Work required ::
Render as a numbered list the lines from the one containing "In the photograph, how" through the one containing "6.25 meters", both included, omitting blank lines. Leave out all other entries.

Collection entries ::

+-------+

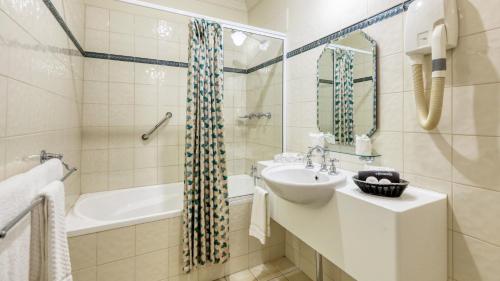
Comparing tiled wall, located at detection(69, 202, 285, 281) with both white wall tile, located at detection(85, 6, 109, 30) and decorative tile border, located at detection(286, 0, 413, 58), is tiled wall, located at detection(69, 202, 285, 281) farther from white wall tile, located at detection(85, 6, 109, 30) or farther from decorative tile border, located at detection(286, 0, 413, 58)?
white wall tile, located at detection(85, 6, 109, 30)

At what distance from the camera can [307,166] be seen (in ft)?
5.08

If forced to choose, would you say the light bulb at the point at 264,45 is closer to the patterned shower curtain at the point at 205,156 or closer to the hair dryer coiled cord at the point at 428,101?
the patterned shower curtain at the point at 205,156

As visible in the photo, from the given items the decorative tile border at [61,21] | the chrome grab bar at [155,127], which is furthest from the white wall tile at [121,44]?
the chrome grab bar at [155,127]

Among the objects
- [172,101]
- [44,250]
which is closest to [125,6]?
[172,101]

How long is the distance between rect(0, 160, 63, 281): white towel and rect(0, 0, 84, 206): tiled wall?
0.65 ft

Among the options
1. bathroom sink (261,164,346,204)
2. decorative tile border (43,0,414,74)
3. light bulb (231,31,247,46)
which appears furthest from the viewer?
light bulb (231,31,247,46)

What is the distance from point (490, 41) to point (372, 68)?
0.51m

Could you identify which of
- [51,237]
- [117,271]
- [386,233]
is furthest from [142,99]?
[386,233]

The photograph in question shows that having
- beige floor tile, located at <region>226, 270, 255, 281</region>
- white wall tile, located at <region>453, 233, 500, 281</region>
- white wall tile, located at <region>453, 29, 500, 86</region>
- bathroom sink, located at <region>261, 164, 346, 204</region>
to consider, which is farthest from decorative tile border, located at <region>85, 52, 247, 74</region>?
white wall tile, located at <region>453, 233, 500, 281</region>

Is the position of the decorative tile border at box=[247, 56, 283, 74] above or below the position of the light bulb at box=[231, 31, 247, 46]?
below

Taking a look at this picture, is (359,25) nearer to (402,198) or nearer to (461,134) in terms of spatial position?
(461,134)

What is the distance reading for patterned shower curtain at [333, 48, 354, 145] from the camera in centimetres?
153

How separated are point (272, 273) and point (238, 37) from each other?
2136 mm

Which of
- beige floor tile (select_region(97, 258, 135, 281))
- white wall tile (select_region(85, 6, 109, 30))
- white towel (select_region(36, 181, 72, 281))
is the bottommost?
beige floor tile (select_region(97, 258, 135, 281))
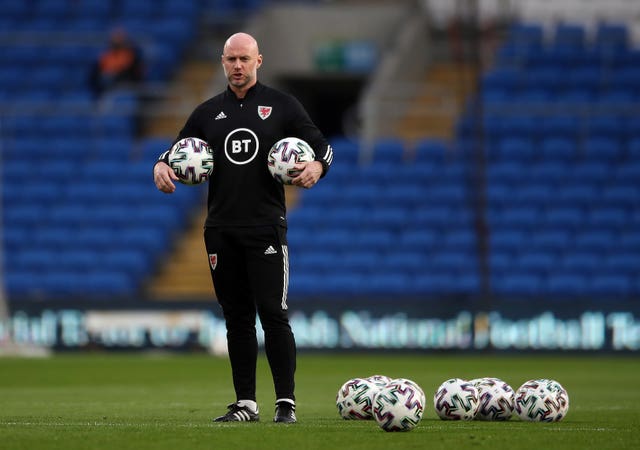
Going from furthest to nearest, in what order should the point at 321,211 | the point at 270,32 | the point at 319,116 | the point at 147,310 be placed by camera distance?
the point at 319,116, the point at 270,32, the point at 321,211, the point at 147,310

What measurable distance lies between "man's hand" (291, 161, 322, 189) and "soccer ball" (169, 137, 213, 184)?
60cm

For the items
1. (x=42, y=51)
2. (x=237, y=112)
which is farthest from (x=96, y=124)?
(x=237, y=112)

+-------+

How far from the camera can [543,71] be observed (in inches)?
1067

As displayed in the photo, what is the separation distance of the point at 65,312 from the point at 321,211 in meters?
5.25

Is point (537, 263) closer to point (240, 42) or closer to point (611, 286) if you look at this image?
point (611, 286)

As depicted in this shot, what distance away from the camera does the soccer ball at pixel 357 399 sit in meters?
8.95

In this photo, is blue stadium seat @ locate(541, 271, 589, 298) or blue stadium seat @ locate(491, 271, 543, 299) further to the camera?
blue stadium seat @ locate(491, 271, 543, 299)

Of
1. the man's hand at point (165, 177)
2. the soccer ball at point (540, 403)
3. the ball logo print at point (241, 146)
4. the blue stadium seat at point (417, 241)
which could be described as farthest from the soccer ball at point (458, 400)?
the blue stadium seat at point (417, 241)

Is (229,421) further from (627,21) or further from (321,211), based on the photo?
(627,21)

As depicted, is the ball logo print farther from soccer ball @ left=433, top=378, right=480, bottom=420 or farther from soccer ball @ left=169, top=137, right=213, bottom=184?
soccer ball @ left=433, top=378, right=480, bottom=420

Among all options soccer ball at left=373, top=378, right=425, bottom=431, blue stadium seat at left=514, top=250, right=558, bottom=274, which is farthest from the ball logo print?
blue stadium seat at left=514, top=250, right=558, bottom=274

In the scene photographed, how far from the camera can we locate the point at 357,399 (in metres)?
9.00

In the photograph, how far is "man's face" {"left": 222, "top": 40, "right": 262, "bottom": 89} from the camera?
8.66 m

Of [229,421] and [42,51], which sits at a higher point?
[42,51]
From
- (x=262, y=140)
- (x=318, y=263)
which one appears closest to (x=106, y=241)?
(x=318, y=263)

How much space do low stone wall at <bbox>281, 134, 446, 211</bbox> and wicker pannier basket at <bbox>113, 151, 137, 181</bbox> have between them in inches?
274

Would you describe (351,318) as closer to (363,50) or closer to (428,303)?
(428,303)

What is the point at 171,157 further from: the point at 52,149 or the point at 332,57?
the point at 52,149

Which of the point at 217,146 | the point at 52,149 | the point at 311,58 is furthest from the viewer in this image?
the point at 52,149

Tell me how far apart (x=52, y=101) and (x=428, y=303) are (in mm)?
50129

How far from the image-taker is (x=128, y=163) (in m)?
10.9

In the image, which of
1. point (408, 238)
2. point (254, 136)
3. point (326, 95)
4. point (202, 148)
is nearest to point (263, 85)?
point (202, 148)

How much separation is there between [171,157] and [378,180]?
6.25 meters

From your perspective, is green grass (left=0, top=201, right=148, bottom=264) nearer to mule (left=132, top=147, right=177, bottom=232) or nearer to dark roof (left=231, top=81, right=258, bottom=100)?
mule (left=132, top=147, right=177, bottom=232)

+-------+

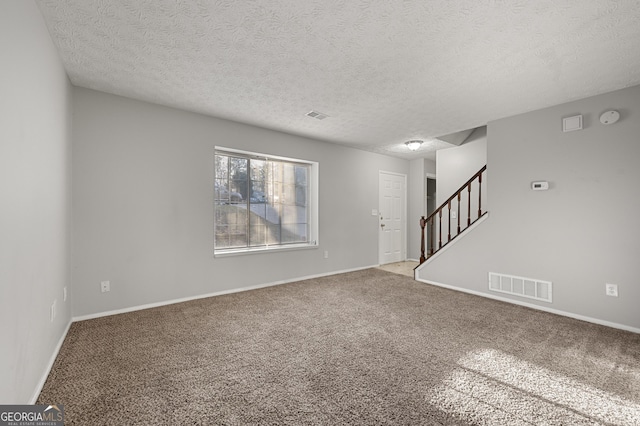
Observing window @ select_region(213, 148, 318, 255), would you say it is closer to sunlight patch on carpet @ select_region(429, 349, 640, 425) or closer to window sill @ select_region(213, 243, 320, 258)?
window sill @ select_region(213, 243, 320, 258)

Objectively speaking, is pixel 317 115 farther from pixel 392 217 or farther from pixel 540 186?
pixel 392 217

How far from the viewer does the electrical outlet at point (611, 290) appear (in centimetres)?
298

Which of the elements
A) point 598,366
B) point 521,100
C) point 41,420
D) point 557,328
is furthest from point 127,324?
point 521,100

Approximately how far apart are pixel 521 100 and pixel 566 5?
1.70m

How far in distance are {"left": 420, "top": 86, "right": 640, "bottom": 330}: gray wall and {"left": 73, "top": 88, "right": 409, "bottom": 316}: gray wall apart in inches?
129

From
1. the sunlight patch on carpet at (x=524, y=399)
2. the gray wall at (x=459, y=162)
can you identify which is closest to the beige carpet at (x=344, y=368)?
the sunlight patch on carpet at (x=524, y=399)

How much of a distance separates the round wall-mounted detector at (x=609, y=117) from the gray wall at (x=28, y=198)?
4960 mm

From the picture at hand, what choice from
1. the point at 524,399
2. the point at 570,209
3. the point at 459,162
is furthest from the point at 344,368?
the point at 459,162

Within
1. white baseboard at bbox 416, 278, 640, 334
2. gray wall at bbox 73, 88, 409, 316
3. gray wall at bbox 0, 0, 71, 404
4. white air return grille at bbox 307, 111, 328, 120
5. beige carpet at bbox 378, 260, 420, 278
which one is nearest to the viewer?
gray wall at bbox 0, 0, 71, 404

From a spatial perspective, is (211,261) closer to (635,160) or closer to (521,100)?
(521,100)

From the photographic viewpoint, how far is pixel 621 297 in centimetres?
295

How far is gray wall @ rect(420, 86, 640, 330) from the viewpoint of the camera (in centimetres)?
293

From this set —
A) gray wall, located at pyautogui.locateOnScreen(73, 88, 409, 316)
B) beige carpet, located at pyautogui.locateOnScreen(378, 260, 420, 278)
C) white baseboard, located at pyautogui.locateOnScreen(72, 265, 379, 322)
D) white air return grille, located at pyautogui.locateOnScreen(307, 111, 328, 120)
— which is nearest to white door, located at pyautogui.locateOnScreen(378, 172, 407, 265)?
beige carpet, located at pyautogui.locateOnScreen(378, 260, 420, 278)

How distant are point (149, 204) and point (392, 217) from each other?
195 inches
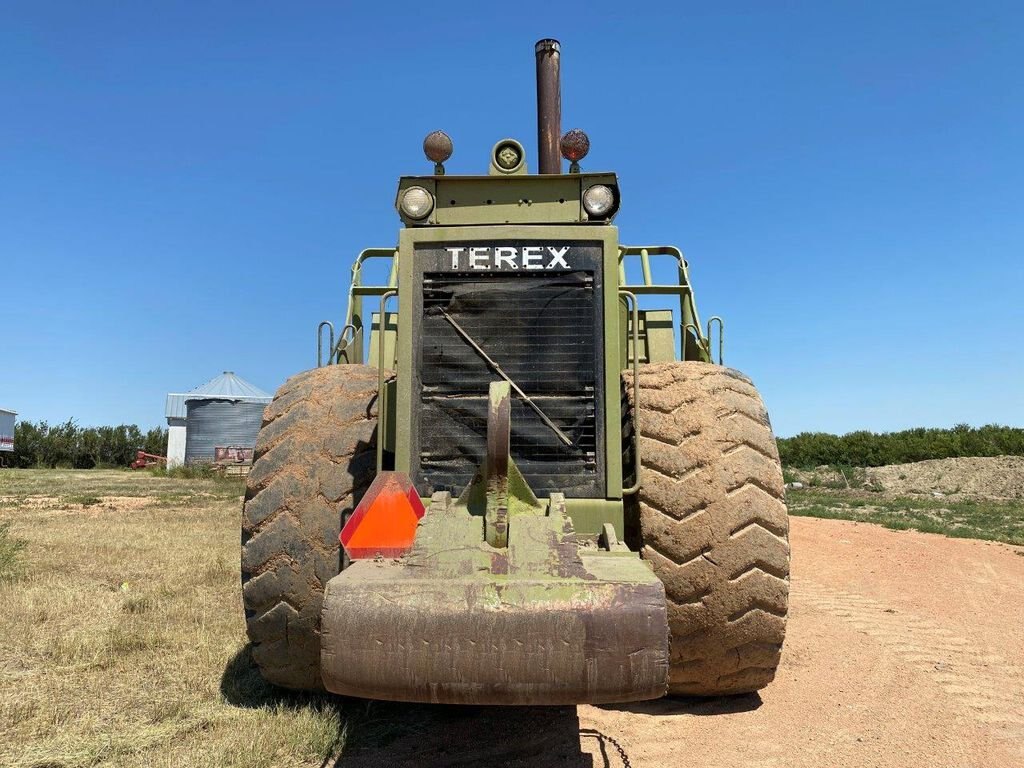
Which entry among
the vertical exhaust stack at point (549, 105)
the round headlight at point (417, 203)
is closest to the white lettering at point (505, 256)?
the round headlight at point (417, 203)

+-------+

Solution for this exercise ::
1. In the photograph, how far is "man's face" {"left": 222, "top": 40, "right": 262, "bottom": 89} from the camera?
2. 8.66 m
3. Of [229,421] and [42,51], which sits at a higher point?
4. [42,51]
5. From
6. - (x=262, y=140)
7. - (x=318, y=263)
8. which one appears closest to (x=106, y=241)?
9. (x=318, y=263)
10. How much space do low stone wall at <bbox>281, 134, 446, 211</bbox> and wicker pannier basket at <bbox>113, 151, 137, 181</bbox> have between them in inches?
11. 274
12. Would you describe (351,318) as closer to (363,50) or closer to (428,303)?
13. (428,303)
14. What is the point at 171,157 further from: the point at 52,149 or the point at 332,57?
15. the point at 52,149
16. Which of the point at 217,146 | the point at 52,149 | the point at 311,58 is furthest from the viewer in this image?
17. the point at 52,149
18. Tell me how far apart (x=52, y=101) and (x=428, y=303) are (in mm)?
19. 50129
20. How far from the image-taker is (x=128, y=163) (in m)?
21. 10.9
22. In the image, which of
23. 1. point (408, 238)
24. 2. point (254, 136)
25. 3. point (326, 95)
26. 4. point (202, 148)
27. is nearest to point (263, 85)?
28. point (202, 148)
29. How much separation is there between [171,157] and [378,180]?
30. 6.25 meters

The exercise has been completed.